Société

Loire : 360 personnes identifiées comme radicalisées ou en voie de radicalisation depuis 2015

Par Noémie Philippot, France Bleu Saint-Étienne Loire lundi 13 novembre 2017 à 20:58

Depuis 2015, 360 personnes ont été identifiées comme radicalisées ou en voie de radicalisation dans la Loire. 75 % sont des hommes de moins de 35 ans.
Depuis 2015, 360 personnes ont été identifiées comme radicalisées ou en voie de radicalisation dans la Loire. 75 % sont des hommes de moins de 35 ans. © AFP - JOEL SAGET

Trois jours pour parler de la radicalisation, c'est ce que propose le Nouveau Théâtre Beaulieu, à partir de ce mardi à Saint-Etienne. Dans la Loire depuis 2015, 360 personnes ont été identifiées comme radicalisées, ou en passe de le devenir. La préfecture reçoit des signalements chaque semaine.

A partir de ce mardi 14 novembre et jusqu'à jeudi, la MJC du Nouveau Théâtre Beaulieu à Saint-Etienne invite à des conférences et une pièce de théâtre sur la radicalisation, pour comprendre et mieux agir. Dans la Loire, 360 personnes ont été identifiées comme radicalisées ou en voie de radicalisation depuis 2015. Chaque semaine, la préfecture reçoit de nouveaux signalements.

Cela varie de seulement deux ou trois signalements à une dizaine parfois, notamment quand il vient d'y avoir une tentative d'attentat. Alors y a-t-il plus de radicalisés dans le département qu'avant ? Le préfet Evence Richard n'en est pas convaincu. Pour lui, c'est surtout que depuis 2015 et l'attentat contre Charlie Hebdo, les dispositifs de signalement ont été renforcés, et sont plus connus.

Même des particuliers signalent parfois des comportements suspects, mais la préfecture compte plutôt sur les réseaux de l'Education nationale ou de la Caisse d'allocations familiales, et surtout sur les travailleurs sociaux.

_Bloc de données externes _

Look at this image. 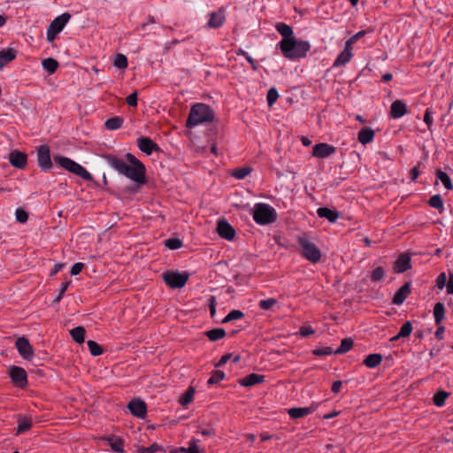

Ce sont eux, le plus souvent, qui sont en contact direct avec les personnes en voie de radicalisation : des hommes jeunes, sans travail, avec une situation familiale compliquée.

75 % des personnes identifiées sont des hommes de moins de 35 ans

Sur les 360 personnes identifiées, 75% sont des hommes de moins de 35 ans. 40% ont moins de 25 ans. "On voit bien qu'un certains nombre de jeunes dérivent vers ces tentations djihadistes à la suite d'une crise à l'adolescence plus ou moins bien assumée, avec des difficultés familiales, liées à l'adolescence ou éventuellement à la séparations des parents," explique Evence Richard, le préfet de la Loire.

Une fois le signalement enregistré, la police enquête sur la personne. Selon son profil, le dossier est confié soit à la justice, soit à la police, ou alors soumis à un suivi social ou médical. Parmi les 360 personnes identifiées dans la Loire, seules quelques unes sont en prison. Plus de la moitiés sont suivies de très près par la préfecture.